Ex-adorateurs de Poutine, Zemmour et Le Pen retournent leur veste

Depuis l’invasion de l’Ukraine par l’armée russe, Marine le Pen et Zemmour à quelques semaines des présidentielles changent leur fusil d’épaule vis-à-vis de Poutine. Une tentative de revirement qui ne fera pas oublier que les liens entre l’extrême droite française et le Kremlin sont profonds et anciens.

mercredi 2 mars

Crédit photo : SPUTNIK/REUTERS

L’intensification de la guerre et l’invasion des troupes russes sur le sol ukrainien, jeudi 24 février, a forcé l’extrême droite française a changé son positionnement vis-à-vis de Poutine. Mais si Marine le Pen et Eric Zemmour ont pris soin de ne pas soutenir l’agression russe contre l’Ukraine, leurs prises de positions passées et les liens profonds de leurs organisations avec le Kremlin révèlent un tropisme pro-russe bien plus ambigu.

Historiquement très majoritairement polarisée par la Russie, au nom de la défense d’une certaine idée de l’identité nationale dans un monde mondialisé, l’extrême-droite française, électoraliste ou non, est aujourd’hui confrontée à une situation délicate et inattendue. Ainsi, comme le note Gilles Paris dans une chronique pour Le Monde, en pleine séquence électorale, l’irruption de la guerre en Europe a provoqué un réel effet de souffre pour l’extrême droite française, de Marine le Pen à Eric Zemmour dont « la partition pro-russe aveugle pourrait décourager les électeurs conservateurs de le soutenir (sic) ».

Zemmour et Poutine. Des déclarations énamourées et une rupture loin d’être consommée

Les archives peuvent être cruelles. Le 28 février, Têtu republiait dans la version numérique de ses colonnes, une intervention jusqu’alors disparue d’internet datée de décembre 2013, dans laquelle Zemmour ne manquait pas de faire un hommage dithyrambique en direction de Vladimir Poutine, qualifié pour l’occasion par le candidat d’extrême-droite d’« homme de l’année » pour sa politique anti-gay et … en Ukraine.

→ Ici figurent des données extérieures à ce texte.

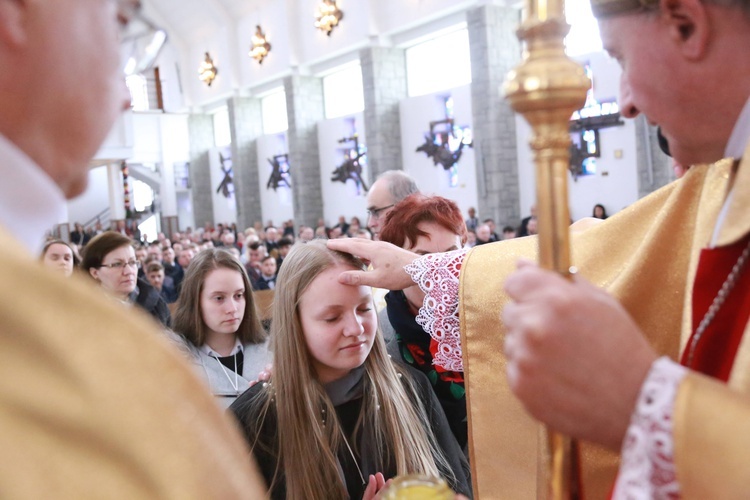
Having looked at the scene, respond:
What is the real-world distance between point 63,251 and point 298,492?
138 inches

Quatre ans plus tard, en 2018, le polémiste d’extrême-droite délivrait une nouvelle preuve d’amour au chef du Kremlin, avouant rêver d’un « Poutine à la française ». En 2020, il faisait dans cette droite lignée de la Russie « l’allié qui serait le plus fiable, plus que les Etats-Unis, l’Allemagne ou la Grande-Bretagne ». Une déclaration qui venait conclure une série de chroniques transportées envers Poutine, témoignant de toutes les obsessions réactionnaires et nationalistes du polémiste.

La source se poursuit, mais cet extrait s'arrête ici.